Nombreux sont les résistants que le régime colonial avait choisi d’éloigner. A la fois sanction contre les récalcitrants et mesure pour se débarrasser de figures trop influentes, la déportation que les historiens ont choisi d’appeler « exil » a fini par devenir une politique assumée.
Parmi les plus célèbres exilés, il y a eu le Sultan Sidi Mohammed Ben Youssef de l’empire chérifien et Béhanzin du Dahomey, actuel Bénin. Mais d’autres comme Samory Touré en Guinée ou Cheikh Ahmadou Bamba au Sénégal, ont également subi le même sort. Peu nombreux sont ceux qui auront la chance de revenir vivants dans leur patrie. A part Mohammed V et Cheikh Ahmadou Bamba, la plupart périront au cours de cette déportation synonyme d’abandon.
Almamy Samory Touré, 20 ans de lutte
Ce fils de dioula, c’est-à-dire de commerçant, a créé un empire en très peu de temps.

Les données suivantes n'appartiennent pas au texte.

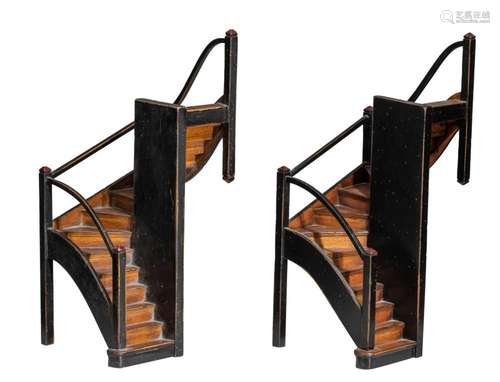 A pair of miniature staircase models, marked  Per Mare-Per T...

Grand chef de guerre, il a su conquérir des villes stratégiques par leur position ou par leur richesse comme le district de Buré à la frontière entre le Mali et la Guinée, particulièrement pourvu en or. Comerçant avec les britanniques de Sierra Leone, il importe des armes modernes grâce à cet or. Il établi des relations diplomatiques avec le royaume toucouleur qu’avait mis en place Elhadj Omar Foutiyou Tall. Ainsi, en 1981, l’empire du Wassoulou s’étend de la Guinée à une partie du Mali actuel, et intègre un bout de Côte d’Ivoire et de Sierra Leone. Pendant que s’étend le Wassoulou, la France a également commencé la conquête de l’Afrique de l’Ouest. C’est là que leurs chemins se croisent.
Redoutable chef de guerre, Samory mettra en déroute l’armée française à plusieurs reprises, notamment lorsque Antoines Combes essaya de prendre possession des mines d’or de Buré. Il a par ailleurs vite appris la nécessité de discipliner son armée. Ainsi, en 1887, il possédait 30.000 hommes organisés sur le modèle des armées européennes. Mais cela n’a pas suffi, puisque les Britanniques cesseront de lui vendre des armes, soucieux du respect de la Convention de Bruxelles de 1890. Après 13 ans d’affrontement, il sera finalement capturé en 1898. Exilé au Gabon, il mourut en 1900.
Béhanzin, un roi dépossédé de son trône
A Abomey, en ce mois de janvier 1894, le roi Béhanzin signe sa redditionaprès deux années de combats avec les troupes coloniales. Mais, le général Alfred Dodds qu’il a combattu entre 1892 et 1894 n’a aucune confiance en ce chef belliqueux qui n’a rendu les armes que pour mieux les reprendre. Alors, moins de trois mois après la fin de son affrontement, en mars 1894, Béhanzin sera déporté sur l’île de Martinique. Selon certaines sources, on lui aurait dit qu’il partait en France. Pour rendre la ruse plus crédible, les autorités coloniales le laisseront embarquer avec toute sa suite et toute sa famille.
Le roi d’Abomey sera maintenu en Martinique jusqu’en 1906. Durant son exil, les élus et la presse n’ont eu de cesse que de dénoncer sa détention en Martinique. Cependant, les autorités coloniales se montrent réticentes à l’idée de son retour, tout en lui accordant le droit de quitter la Martinique. Finalement, après un bref passage en France, il embarque pour le Dahomey, mais c’est à Alger qu’il est débarqué. Le roi est malade et meurt de pneumonie à Blida. Sa dépouille sera rapatriée en en 1928.
Cheikh Ahmadou Bamba, chantre de la non-violence
Ahmadou Bamba
C’est sans doute la première figure de la résistance passive en Afrique. L’homme religieux sénégalais né en 1853 n’a jamais voulu prendre les armes contre le colonisateur. Sauf qu’en ce milieu des années 1890, l’enseignement du guide soufi séduit de plus en plus d’adeptes. L’homme et ses disciples ne cessent de fonder de nouvelles localités qui deviennent rapidement des bourgades grouillant de monde.
Les autorités coloniales qui voient en lui une menace potentielle l’arrêtent en 1895 et décident de le déporter vers le Gabon. Il y sera maintenu jusqu’en 1902. A son retour, son aura a augmenté et ses mourides ou disciples s’investissant dans la production arachidière acquièrent une certaine puissance financière qui n’était pas du goût du gouverneur basé à Saint-Louis. Une nouvelle fois, on l’obligea à s’exiler en Mauritanie dès 1903, où il resta jusqu’en 1927. De retour au Sénégal, il sera placé en résidence surveillée jusqu’en 1927, date de sa disparition.